Entries supplied:

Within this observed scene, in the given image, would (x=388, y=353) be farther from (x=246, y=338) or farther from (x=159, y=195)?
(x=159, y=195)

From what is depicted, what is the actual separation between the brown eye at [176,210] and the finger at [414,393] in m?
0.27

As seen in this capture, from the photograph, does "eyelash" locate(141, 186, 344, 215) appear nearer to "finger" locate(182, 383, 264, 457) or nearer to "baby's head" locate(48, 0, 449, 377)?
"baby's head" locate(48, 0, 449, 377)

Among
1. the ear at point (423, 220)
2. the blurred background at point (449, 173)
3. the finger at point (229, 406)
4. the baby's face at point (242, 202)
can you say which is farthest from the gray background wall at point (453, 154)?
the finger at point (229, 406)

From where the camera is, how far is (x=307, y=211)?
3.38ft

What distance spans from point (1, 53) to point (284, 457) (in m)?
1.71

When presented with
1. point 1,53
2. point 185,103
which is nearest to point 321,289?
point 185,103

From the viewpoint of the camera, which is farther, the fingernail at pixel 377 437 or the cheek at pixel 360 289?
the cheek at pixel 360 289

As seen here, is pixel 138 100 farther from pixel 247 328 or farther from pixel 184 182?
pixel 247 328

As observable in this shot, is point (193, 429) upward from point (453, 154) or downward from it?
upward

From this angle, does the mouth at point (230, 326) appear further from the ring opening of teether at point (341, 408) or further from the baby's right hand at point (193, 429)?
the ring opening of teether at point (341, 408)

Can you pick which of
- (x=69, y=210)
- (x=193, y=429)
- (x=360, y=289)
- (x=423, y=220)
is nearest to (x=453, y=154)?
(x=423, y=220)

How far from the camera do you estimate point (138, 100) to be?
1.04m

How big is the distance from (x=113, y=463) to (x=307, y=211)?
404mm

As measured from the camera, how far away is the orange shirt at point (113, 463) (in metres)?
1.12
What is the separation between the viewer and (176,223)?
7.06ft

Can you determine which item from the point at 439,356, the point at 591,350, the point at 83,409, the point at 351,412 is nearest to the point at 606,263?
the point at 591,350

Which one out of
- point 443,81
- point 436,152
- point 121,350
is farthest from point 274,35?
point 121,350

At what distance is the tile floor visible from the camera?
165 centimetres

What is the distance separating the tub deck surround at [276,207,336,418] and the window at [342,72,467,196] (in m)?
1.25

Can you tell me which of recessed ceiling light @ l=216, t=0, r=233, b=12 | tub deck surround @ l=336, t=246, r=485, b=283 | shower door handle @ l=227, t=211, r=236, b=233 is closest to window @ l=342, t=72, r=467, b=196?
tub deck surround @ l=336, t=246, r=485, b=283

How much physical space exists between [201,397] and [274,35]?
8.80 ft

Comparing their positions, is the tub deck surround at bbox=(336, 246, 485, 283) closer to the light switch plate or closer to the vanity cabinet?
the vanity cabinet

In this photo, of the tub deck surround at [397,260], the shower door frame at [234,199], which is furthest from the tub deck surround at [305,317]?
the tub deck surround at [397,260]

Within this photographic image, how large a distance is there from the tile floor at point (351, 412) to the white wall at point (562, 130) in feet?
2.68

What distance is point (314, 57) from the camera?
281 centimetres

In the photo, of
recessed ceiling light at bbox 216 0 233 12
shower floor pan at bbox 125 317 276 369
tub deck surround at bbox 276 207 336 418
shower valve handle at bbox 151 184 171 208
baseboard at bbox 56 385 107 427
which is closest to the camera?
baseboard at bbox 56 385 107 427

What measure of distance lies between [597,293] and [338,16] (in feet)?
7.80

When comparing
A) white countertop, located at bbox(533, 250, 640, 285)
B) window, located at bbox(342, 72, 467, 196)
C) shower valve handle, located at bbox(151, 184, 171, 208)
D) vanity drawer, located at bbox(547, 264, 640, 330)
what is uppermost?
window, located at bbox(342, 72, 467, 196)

Task to carry out: Convert the material above into a JSON list of strings, one string per line and no entries for blank lines.

Problem solution:
[
  "Within this observed scene, in the given image, would (x=388, y=353) be farther from (x=246, y=338) or farther from (x=159, y=195)?",
  "(x=159, y=195)",
  "From what is depicted, what is the actual separation between the brown eye at [176,210] and the finger at [414,393] in m?",
  "0.27",
  "As seen in this capture, from the photograph, does \"eyelash\" locate(141, 186, 344, 215) appear nearer to \"finger\" locate(182, 383, 264, 457) or nearer to \"baby's head\" locate(48, 0, 449, 377)?",
  "\"baby's head\" locate(48, 0, 449, 377)",
  "Among",
  "1. the ear at point (423, 220)",
  "2. the blurred background at point (449, 173)",
  "3. the finger at point (229, 406)",
  "4. the baby's face at point (242, 202)",
  "can you say which is farthest from the gray background wall at point (453, 154)?",
  "the finger at point (229, 406)",
  "From where the camera is, how far is (x=307, y=211)?",
  "3.38ft",
  "What distance spans from point (1, 53) to point (284, 457) (in m)?",
  "1.71",
  "When presented with",
  "1. point 1,53",
  "2. point 185,103",
  "which is nearest to point 321,289?",
  "point 185,103",
  "From the viewpoint of the camera, which is farther, the fingernail at pixel 377 437 or the cheek at pixel 360 289?",
  "the cheek at pixel 360 289",
  "As seen here, is pixel 138 100 farther from pixel 247 328 or farther from pixel 184 182?",
  "pixel 247 328",
  "As observable in this shot, is point (193, 429) upward from point (453, 154) or downward from it?",
  "upward",
  "From this angle, does the mouth at point (230, 326) appear further from the ring opening of teether at point (341, 408) or further from the baby's right hand at point (193, 429)?",
  "the ring opening of teether at point (341, 408)",
  "Can you pick which of",
  "- (x=69, y=210)",
  "- (x=193, y=429)",
  "- (x=360, y=289)",
  "- (x=423, y=220)",
  "is nearest to (x=453, y=154)?",
  "(x=423, y=220)",
  "How far from the camera do you estimate point (138, 100) to be?",
  "1.04m",
  "How big is the distance from (x=113, y=463) to (x=307, y=211)?",
  "404mm",
  "As measured from the camera, how far away is the orange shirt at point (113, 463) (in metres)?",
  "1.12",
  "What is the separation between the viewer and (176,223)?",
  "7.06ft",
  "Can you determine which item from the point at 439,356, the point at 591,350, the point at 83,409, the point at 351,412 is nearest to the point at 606,263?",
  "the point at 591,350",
  "Which one out of",
  "- point 443,81",
  "- point 436,152",
  "- point 121,350",
  "is farthest from point 274,35?",
  "point 121,350",
  "At what distance is the tile floor visible from the camera?",
  "165 centimetres",
  "What is the distance separating the tub deck surround at [276,207,336,418] and the window at [342,72,467,196] (in m)?",
  "1.25",
  "Can you tell me which of recessed ceiling light @ l=216, t=0, r=233, b=12 | tub deck surround @ l=336, t=246, r=485, b=283 | shower door handle @ l=227, t=211, r=236, b=233 is closest to window @ l=342, t=72, r=467, b=196?",
  "tub deck surround @ l=336, t=246, r=485, b=283",
  "How much physical space exists between [201,397] and [274,35]?",
  "8.80 ft",
  "Comparing their positions, is the tub deck surround at bbox=(336, 246, 485, 283) closer to the light switch plate or closer to the vanity cabinet?",
  "the vanity cabinet",
  "In this photo, of the tub deck surround at [397,260], the shower door frame at [234,199], which is furthest from the tub deck surround at [305,317]?",
  "the tub deck surround at [397,260]",
  "Within this photographic image, how large a distance is there from the tile floor at point (351, 412) to the white wall at point (562, 130) in feet?",
  "2.68",
  "What distance is point (314, 57) from the camera?",
  "281 centimetres",
  "In the photo, of",
  "recessed ceiling light at bbox 216 0 233 12",
  "shower floor pan at bbox 125 317 276 369",
  "tub deck surround at bbox 276 207 336 418",
  "shower valve handle at bbox 151 184 171 208",
  "baseboard at bbox 56 385 107 427",
  "which is closest to the camera?",
  "baseboard at bbox 56 385 107 427",
  "What measure of distance lies between [597,293] and [338,16] (in feet)?",
  "7.80",
  "When comparing",
  "A) white countertop, located at bbox(533, 250, 640, 285)",
  "B) window, located at bbox(342, 72, 467, 196)",
  "C) shower valve handle, located at bbox(151, 184, 171, 208)",
  "D) vanity drawer, located at bbox(547, 264, 640, 330)",
  "what is uppermost?",
  "window, located at bbox(342, 72, 467, 196)"
]